Many people who survived accidents or terror attacks are left with lasting psychological problems, including a justifiable fear that they'll fall to yet another calamity. But others prospered and used their near-fatal experiences to teach others the value of life and perseverance.
American teenager Mason Wells has survived three terrorist attacks. In 2013, Wells went to the Boston Marathon to watch his mother compete and was a block away when bombs exploded near the finish line. A couple years later, as a Mormon missionary based in Paris, Wells survived the series of terrorist attacks that hit Paris in November 2015. Just four months later, Wells narrowly survived the March 2016 Brussels attacks with various burns and injuries from shrapnel.
His father Chad Wells told ABC News, "He was blessed significantly by God. We see a blessing by this, not a terrible curse."
A 36-year-old American, known only as “Matthew," survived both the 9/11 attacks and the November 2015 terrorist attacks in Paris. Matthew was attending the Eagles of Death Metal concert at the Bataclan when he was shot in the leg. He feigned death, and dragged himself outside when the shooters were reloading their weapons.
14 years earlier, he had been on his way to a meeting at the World Trade Center when the towers were hit by terrorist-flown airliners. If he’d been running on time, he would have likely perished.
Irish nurse Violet Jessop became a celebrity in the 1920s when she survived three different shipwrecks in a span of five years. In 1911, she was a stewardess on the RMS Olympic when it collided with the cruiser HMS Hawke. A year later, she was working on the Titanic when it hit an iceberg and sank on its maiden voyage, escaping on Lifeboat 16 with a baby.In 1916, she was serving as a nurse on the hospital ship Britannic when it struck a mine in the Aegean Sea. She jumped off the ship, and at one point, was sucked underwater by the ship’s propellers and hit her head. She managed to get back to the surface and was rescued along with 1,035 of the 1,065 people on board.
Yamaguchi was working as an engineer for Mitsubishi in Hiroshima on August 6, 1945, when the first atomic bomb was dropped on the city. He survived, though with bad burns and ruptured eardrums.

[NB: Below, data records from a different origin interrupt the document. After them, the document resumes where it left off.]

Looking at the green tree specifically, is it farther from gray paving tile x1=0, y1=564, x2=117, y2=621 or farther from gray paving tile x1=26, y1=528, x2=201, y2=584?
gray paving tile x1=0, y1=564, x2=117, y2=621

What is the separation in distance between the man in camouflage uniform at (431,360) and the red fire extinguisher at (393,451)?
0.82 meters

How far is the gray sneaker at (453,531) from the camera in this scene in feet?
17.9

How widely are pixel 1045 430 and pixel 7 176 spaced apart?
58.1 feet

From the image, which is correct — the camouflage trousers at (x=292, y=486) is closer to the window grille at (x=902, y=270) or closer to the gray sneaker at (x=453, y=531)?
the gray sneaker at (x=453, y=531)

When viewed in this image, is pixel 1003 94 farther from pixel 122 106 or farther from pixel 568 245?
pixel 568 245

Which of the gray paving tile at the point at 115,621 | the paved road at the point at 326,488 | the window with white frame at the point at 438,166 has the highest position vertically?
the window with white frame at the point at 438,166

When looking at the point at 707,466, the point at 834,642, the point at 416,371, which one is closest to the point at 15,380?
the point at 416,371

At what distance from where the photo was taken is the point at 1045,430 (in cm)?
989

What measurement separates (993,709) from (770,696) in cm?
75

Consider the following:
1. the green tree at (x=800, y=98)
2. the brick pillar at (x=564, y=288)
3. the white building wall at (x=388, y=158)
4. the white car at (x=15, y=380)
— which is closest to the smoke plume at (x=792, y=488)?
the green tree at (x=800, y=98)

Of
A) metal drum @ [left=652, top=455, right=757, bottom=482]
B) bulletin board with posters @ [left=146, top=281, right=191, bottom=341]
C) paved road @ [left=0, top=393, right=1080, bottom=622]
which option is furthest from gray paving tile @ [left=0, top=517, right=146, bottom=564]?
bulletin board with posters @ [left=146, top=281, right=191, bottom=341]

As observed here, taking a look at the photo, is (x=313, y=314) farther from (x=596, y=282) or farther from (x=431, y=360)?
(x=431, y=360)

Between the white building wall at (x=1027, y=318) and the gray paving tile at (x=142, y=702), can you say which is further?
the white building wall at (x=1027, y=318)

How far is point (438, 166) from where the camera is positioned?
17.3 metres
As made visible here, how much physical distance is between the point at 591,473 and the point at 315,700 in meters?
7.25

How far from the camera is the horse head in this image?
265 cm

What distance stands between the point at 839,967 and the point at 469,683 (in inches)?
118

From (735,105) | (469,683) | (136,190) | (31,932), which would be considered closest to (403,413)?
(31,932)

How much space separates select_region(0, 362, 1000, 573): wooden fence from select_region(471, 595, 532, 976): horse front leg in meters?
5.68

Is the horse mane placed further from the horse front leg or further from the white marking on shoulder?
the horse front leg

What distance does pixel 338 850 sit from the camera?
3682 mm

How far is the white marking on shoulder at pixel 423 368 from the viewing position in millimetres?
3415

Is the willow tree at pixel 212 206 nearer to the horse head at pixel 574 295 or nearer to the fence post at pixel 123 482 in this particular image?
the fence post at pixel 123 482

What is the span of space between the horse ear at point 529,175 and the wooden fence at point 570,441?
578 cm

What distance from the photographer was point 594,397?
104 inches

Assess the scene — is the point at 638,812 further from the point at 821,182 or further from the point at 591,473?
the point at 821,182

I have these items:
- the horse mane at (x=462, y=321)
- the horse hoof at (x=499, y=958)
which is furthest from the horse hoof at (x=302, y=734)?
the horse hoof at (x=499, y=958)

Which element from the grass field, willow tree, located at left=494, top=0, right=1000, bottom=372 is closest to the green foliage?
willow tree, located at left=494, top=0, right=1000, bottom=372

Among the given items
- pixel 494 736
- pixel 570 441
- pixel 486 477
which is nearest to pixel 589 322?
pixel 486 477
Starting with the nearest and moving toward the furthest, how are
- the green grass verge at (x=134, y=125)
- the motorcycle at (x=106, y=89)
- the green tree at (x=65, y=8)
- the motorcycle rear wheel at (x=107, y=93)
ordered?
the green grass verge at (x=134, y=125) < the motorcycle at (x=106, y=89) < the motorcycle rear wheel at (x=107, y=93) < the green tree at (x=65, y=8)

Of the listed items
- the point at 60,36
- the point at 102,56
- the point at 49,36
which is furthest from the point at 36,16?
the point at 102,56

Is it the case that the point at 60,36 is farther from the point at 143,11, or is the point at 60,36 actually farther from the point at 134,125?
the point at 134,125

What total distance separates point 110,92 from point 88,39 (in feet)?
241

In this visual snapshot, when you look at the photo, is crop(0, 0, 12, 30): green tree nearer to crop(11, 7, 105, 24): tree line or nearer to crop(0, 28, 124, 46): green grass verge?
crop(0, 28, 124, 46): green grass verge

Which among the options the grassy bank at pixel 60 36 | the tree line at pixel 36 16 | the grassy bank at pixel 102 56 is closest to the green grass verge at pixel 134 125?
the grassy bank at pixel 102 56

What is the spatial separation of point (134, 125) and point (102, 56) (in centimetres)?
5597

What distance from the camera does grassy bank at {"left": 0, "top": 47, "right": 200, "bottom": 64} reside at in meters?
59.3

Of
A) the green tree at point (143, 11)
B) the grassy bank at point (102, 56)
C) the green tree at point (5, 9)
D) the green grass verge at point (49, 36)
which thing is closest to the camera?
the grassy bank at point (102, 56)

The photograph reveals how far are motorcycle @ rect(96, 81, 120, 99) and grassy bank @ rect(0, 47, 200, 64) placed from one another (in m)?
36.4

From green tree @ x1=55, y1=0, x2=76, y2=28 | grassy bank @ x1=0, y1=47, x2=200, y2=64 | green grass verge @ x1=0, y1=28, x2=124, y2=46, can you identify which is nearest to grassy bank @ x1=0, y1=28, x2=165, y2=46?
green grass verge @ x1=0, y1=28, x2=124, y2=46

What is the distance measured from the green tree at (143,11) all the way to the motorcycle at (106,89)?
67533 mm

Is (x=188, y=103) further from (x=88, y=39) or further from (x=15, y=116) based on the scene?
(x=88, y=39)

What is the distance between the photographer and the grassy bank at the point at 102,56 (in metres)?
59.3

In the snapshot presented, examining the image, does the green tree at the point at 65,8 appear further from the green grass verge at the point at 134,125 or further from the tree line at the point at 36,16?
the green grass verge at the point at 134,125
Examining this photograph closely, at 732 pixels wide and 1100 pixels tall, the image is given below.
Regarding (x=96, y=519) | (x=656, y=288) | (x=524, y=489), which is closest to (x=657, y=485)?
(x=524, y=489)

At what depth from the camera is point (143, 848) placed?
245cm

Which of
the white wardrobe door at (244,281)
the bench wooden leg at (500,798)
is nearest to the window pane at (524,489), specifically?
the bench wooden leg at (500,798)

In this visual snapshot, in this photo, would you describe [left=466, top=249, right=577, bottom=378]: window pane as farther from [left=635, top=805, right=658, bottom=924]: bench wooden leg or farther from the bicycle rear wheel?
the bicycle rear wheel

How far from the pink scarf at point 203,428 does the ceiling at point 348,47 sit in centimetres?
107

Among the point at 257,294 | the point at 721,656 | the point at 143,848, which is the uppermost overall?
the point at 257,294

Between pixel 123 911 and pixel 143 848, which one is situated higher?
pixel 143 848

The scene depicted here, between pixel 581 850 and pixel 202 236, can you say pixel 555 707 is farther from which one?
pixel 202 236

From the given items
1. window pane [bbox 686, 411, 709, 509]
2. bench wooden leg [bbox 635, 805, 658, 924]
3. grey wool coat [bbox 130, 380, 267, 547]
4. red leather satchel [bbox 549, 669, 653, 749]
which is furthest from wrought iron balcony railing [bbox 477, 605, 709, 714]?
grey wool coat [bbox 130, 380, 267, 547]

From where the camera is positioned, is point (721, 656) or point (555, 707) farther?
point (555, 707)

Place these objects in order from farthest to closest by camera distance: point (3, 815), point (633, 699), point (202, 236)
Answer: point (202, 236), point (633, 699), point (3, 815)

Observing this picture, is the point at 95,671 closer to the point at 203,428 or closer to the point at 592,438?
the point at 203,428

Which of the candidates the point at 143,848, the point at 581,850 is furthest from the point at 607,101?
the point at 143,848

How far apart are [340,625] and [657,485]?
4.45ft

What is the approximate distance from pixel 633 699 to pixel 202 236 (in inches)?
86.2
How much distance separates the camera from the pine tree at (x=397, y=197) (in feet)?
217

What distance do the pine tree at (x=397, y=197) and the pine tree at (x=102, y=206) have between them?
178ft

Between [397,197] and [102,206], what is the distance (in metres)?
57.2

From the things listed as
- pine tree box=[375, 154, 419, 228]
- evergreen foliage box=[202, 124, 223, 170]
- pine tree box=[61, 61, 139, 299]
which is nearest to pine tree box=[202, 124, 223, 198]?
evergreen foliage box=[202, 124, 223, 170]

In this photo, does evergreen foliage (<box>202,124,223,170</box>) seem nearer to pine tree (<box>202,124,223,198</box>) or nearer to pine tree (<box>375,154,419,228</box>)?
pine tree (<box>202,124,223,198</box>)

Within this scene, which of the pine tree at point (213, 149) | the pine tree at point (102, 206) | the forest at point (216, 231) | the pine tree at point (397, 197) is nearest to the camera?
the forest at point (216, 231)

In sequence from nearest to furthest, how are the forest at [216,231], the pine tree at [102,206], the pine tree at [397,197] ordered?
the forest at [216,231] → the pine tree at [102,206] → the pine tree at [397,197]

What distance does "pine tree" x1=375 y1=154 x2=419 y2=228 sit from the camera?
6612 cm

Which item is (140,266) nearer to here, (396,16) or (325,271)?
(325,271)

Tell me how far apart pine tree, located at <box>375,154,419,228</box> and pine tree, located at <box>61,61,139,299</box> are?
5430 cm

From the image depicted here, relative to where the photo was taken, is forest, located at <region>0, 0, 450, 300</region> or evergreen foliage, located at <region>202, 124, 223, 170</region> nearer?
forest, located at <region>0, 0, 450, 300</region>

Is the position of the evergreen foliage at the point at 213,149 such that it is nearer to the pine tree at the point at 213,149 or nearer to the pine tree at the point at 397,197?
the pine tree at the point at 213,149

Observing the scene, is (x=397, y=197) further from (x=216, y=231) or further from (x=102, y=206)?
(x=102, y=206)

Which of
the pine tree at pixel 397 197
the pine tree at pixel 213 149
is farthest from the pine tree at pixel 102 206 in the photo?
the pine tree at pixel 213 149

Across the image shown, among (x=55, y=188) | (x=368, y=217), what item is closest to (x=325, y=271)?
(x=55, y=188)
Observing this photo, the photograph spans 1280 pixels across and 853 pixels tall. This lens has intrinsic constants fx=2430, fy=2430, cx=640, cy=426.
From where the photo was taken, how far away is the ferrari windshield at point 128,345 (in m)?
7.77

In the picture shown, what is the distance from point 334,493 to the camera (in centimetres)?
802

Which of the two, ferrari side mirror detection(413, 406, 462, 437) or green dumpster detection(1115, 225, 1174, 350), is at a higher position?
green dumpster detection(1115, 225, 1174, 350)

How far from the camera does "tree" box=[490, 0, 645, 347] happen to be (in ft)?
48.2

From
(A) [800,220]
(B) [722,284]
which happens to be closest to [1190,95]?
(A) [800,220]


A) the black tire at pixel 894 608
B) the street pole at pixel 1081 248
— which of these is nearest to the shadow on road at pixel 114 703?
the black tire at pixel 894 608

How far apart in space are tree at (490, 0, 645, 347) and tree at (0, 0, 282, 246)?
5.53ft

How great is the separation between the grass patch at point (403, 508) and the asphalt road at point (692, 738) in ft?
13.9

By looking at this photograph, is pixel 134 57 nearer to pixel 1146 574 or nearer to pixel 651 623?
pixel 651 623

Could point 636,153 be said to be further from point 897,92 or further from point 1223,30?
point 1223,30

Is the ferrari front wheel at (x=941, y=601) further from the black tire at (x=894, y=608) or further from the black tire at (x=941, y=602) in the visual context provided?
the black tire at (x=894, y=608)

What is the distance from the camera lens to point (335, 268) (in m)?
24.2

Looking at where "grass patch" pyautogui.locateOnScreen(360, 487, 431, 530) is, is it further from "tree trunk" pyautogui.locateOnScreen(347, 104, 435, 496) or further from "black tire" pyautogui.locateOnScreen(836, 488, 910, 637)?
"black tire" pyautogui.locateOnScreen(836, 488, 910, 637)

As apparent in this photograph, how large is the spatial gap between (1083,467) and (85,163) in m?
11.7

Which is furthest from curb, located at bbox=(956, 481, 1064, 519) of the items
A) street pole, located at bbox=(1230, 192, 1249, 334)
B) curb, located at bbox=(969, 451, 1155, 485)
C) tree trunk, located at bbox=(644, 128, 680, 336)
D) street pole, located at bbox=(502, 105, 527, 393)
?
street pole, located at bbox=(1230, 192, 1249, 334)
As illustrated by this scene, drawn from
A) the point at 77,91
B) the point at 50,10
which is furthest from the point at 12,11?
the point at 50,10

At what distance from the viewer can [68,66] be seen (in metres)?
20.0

Leaving the city where he'd been posted on a three-month assignment, he took a bus back to his home town to reunite with his family.
That city, in turn, was hit by the second atomic bomb on August 9. Yamaguchi survived (as did his wife and son), making him the only documented survivor of both the Hiroshima and Nagasaki bombings. As many as 150 other people might have survived both events, but Yamaguchi is the only one whose story was confirmed. He passed in 2010.